# Page text
And does more energy mean it's more likely to vaporize in the atmosphere or that it's more likely to make it to Earth and kill us?
Gosh, that's a good question. And that all depends on size, roughly, and a composition. So, like, when you go out and see a meteor shower, like in the August Perseids or the Geminids, a favorite of mine in December, these are great meteor showers. These are little bits of rock that come off a comet. And we found out, because we visited comets now, that the rocks on these things are incredibly fragile. They're very friable, as they say. If you were in a
pick up a rock on a comet, you could crush it in your hand easily. It would be like less
structural integrity, if I can borrow a Star Trek term, than like styrofoam. So you can just
crush this thing. And so this stuff burns up really, really easily. Now, a lot of asteroids
are made of rock and metal. And metal is a lot tougher. And turns out that, weirdly, although
metal asteroids are far more rare than rock asteroids, most of the meteorites we find are metal
because they make it to the ground better.
So I have a bunch of metal meteorites.
I collect them.
And so I've got a pile of them someplace in the house.
I still haven't unpacked.
It's been a year.
And at some point, I'll have them up on display.
And they're cool.
They're black from the heat of their passage.
They're very dense because they're metal.
They can have beautiful crystal patterns when you cut them open.
It's a really fun thing to collect meteorites,
although it's now extraordinarily expensive and I don't do it anymore.
I did it when it was a lot easier.
Now I can't afford it anymore.
When our daughter was born,
you gave us one and a coprolite, which we still had.
That's right.
Yeah.
The copper light was your wedding, I think.
Oh, that makes sense.
If I'm not mistaken, I gave that to you both, because it seemed appropriate.
Right.
Fossilized dinosaur poop.
From an iguanadon.
They're both cherished items in our home.

# Data excerpts
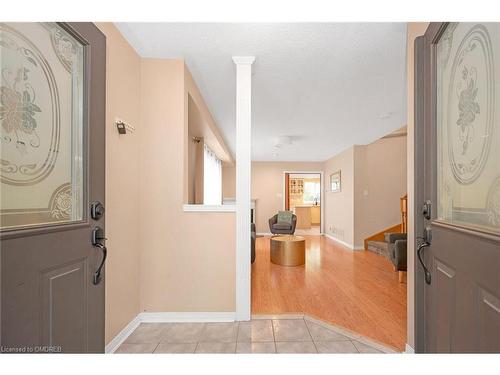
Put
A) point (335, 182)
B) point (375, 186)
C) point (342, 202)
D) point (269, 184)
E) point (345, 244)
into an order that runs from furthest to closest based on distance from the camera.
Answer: point (269, 184) → point (335, 182) → point (342, 202) → point (345, 244) → point (375, 186)

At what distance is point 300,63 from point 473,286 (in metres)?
2.07

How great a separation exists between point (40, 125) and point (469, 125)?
5.82ft

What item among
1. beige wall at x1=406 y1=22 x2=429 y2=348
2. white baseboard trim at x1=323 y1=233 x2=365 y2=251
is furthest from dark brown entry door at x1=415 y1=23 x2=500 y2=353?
white baseboard trim at x1=323 y1=233 x2=365 y2=251

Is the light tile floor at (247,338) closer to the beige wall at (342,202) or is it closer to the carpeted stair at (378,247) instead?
the carpeted stair at (378,247)

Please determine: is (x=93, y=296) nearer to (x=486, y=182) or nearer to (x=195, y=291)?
(x=195, y=291)

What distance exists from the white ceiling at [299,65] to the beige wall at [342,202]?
1.88 meters

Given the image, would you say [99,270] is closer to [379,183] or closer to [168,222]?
[168,222]

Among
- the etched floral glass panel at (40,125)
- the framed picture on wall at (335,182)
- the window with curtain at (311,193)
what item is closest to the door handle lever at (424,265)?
the etched floral glass panel at (40,125)

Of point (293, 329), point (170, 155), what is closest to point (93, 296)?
point (170, 155)

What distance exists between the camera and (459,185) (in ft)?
3.29

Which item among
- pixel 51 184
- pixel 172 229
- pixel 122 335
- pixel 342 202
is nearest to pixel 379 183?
pixel 342 202

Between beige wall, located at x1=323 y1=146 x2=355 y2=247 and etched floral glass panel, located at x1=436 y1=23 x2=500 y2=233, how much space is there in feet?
15.3

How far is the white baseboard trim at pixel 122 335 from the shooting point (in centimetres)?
162

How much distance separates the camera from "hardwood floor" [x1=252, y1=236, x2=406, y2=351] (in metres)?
2.01
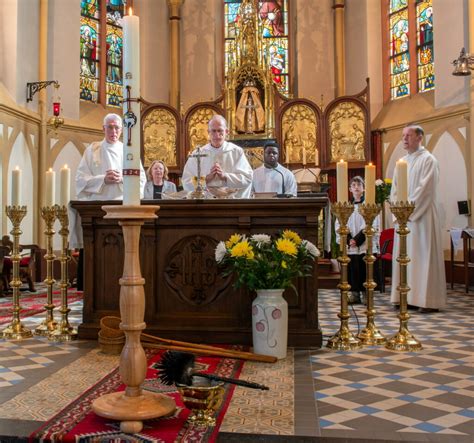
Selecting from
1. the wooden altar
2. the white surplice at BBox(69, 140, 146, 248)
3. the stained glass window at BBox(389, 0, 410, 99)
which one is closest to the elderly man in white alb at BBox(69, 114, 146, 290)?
the white surplice at BBox(69, 140, 146, 248)

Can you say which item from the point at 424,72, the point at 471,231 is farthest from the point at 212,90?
the point at 471,231

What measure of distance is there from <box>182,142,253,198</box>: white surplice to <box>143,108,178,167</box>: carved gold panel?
595 centimetres

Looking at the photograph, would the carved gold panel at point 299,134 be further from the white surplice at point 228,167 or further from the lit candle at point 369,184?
the lit candle at point 369,184

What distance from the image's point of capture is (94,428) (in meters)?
2.51

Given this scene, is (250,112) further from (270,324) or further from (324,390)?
(324,390)

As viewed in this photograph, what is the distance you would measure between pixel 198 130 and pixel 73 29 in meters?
3.37

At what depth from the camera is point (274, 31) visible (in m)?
13.5

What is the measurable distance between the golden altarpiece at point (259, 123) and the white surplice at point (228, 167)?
17.8 ft

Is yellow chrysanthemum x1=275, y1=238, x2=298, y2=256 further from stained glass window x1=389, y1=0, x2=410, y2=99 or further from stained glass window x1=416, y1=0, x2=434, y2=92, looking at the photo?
stained glass window x1=389, y1=0, x2=410, y2=99

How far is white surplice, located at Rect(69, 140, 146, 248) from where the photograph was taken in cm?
519

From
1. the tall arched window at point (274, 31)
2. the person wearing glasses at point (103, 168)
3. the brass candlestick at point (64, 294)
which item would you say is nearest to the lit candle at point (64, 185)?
the brass candlestick at point (64, 294)

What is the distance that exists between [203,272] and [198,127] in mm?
7289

# Required task A
In the meteor conversation, starting at "And they're cool." and ending at the mention of crystal patterns, list each trait the speaker gives for the metal meteorites in the collection.
# Required task B
For each statement, decide whether the meteor conversation supports it, and quote the words that settle it: (i) Most of the meteorites that are found are made of rock. (ii) The speaker still collects meteorites. (iii) Rocks on comets are very fragile.

# Correct result A
- They're cool.
- They're black from the heat of their passage.
- They're very dense because they're metal.
- They can have beautiful crystal patterns when you cut them open.

# Correct result B
(i) No: "most of the meteorites we find are metal because they make it to the ground better."
(ii) No: "although it's now extraordinarily expensive and I don't do it anymore."
(iii) Yes: "the rocks on these things are incredibly fragile."